本文章由计算机程序翻译,如有差异,请以英文原文为准。
Extracellular neurotransmitter changes in cerebral ischaemia.

The discovery that blockade of N-methyl-D-aspartate (NMDA) receptors protects brain tissue against ischaemic damage has triggered enormous interest; and with the advance of intracerebral microdialysis, hundreds of studies have investigated changes in the extracellular levels of glutamate and other neurotransmitters during and after cerebral ischaemia.

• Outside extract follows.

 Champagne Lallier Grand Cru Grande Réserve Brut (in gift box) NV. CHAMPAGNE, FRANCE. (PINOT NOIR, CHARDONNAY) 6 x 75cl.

This work has made it apparent that the current concept of ischaemia-induced excitotoxicity, centred on excessive efflux of glutamate from nerve terminals, fails to correspond with reality since it conflicts with a number of key findings: (a) Excessive effluxes during ischaemia are not specific to excitatory amino acids--inhibitory transmitters are released to a similar extent; (b) neuronal death can occur several hours after a short ischaemic episode, whereas glutamate and aspartate accumulation in the neuronal microenvironment is cleared within minutes of reperfusion; (c) the penumbra is most receptive to cerebroprotection with glutamate receptor antagonists, but extracellular glutamate levels may not reach critical levels in this region; and (d) postischaemic treatment with glutamate receptor antagonists were neuroprotective in a number of studies. It has also become evident that most of the glutamate released in ischaemia is of metabolic origin, which questions the validity of therapeutic strategies aimed at preventing or reducing excessive release of neurotransmitter glutamate in ischaemia. However, the possibility that glutamate changes at the synaptic level may be small but pathologically important cannot be totally refuted. Apart from increased extracellular glutamate, the exceptional complexity of glutamate-operated ion channels can give rise to many potentially damaging mechanisms. Of particular interest are the possibilities of recurrent spreading depression in focal ischaemia, widespread and persistent strengthening of glutamatergic transmission, and abnormal modulation of the NMDA receptor-ionophore complex. There is also considerable evidence that, in certain brain regions, monoamines or their metabolic by-products may become neurotoxic either directly or from interplay with glutamatergic systems. All these processes deserve further examination to identify the most damaging and to indicate possible methods of intervention.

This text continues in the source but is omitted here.